In a report to the City Council, city staff said a mediation process between the two stakeholder groups, which included seven residents and seven owners, has ended in impasse, and all parties are now searching for a way to move forward.
The failed mediation process was funded by the city. Stacy Kurz, a senior project coordinator, said $15,000 had been allocated for the project, but not all of it was spent.
The dispute centers on a city ordinance that requires park owners to compensate residents if the land on which their homes stand is ever given over to another purpose.
Residents say the compensation scheme currently offered is inadequate, and can result in elderly tenants being forced out of their homes with virtually no compensation.

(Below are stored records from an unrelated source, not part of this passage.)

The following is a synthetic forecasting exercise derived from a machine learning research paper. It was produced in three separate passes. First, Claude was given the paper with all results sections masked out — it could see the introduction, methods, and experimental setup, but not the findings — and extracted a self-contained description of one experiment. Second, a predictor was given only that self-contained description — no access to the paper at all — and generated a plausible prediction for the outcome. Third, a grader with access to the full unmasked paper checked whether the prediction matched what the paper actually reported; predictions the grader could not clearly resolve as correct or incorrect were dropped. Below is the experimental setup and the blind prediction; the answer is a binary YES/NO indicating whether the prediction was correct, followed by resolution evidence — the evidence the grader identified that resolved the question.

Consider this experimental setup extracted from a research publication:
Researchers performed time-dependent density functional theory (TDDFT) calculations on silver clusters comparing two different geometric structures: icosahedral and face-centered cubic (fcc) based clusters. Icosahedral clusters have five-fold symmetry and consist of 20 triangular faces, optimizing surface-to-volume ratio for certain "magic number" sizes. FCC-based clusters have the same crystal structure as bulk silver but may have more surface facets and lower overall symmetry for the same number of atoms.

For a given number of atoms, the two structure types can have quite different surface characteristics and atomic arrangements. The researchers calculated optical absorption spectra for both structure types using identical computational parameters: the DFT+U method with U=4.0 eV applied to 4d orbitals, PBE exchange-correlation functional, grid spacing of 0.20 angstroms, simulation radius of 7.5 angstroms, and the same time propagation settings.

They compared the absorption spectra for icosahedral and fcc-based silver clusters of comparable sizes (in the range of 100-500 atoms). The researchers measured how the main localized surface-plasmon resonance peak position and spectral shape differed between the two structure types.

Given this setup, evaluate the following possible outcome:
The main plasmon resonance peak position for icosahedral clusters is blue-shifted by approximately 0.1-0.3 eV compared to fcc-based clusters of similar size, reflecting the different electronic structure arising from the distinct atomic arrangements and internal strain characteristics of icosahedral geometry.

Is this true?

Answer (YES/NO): YES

Owners say they’re in no position to offer better assistance, citing a rent control ordinance that cuts into their revenues and profit margins.
The ordinance currently restricts rental increases to no more than three percent per year, and as the increases are tied to the consumer price index, in many years the increase is far less than that.
Residents have been unwilling to negotiate a change in the rent control policies, and the owners refused to discuss a new compensation scheme.
Steve Molski, a park resident and part of a stakeholder committee that entered the mediation process, said the current scheme leaves residents exposed in the event of a park shutdown.
“You cannot move a coach, especially a double-wide, out of the park for $3,000 … it can cost as much as $10,000 to do that,” said Molski.
For those on a fixed income, such a cost is out of reach, and residents would like to see the city adjust its “closure ordinance” to offer more protection for residents, which currently offers a maximum of $3,000 of compensation.
Although being forced to move is expensive, the situation is made even worse by the fact that some mobile homes cannot be moved at all when a park is closed. Older homes are often prohibited from entering newer parks, so a coach that may be structurally sound and livable where it is, becomes worthless if it ever needs to be relocated.
The city instituted a rent control ordinance in the 1980s that sets restrictions on how much and how often rents can be raised in a given park.
Owner Randall Terry said the controls make it hard to keep a mobile home park running in the black, and points to cities like El Cajon, which lack a rent control ordinance, and often have significantly higher rents that are closer to market rate.
Terry said it was unfair for the city to use mobile home parks, privately run businesses that receive no tax breaks or other government assistance, as de facto providers of low income housing in the city.
“If we’ve said it once, we’ve said it a hundred times; we never asked to be your low income affordable housing provider,” Terry said. He said it was time for the city to do away with rent control, or at least to allow individual spaces to revert to market value as they are vacated.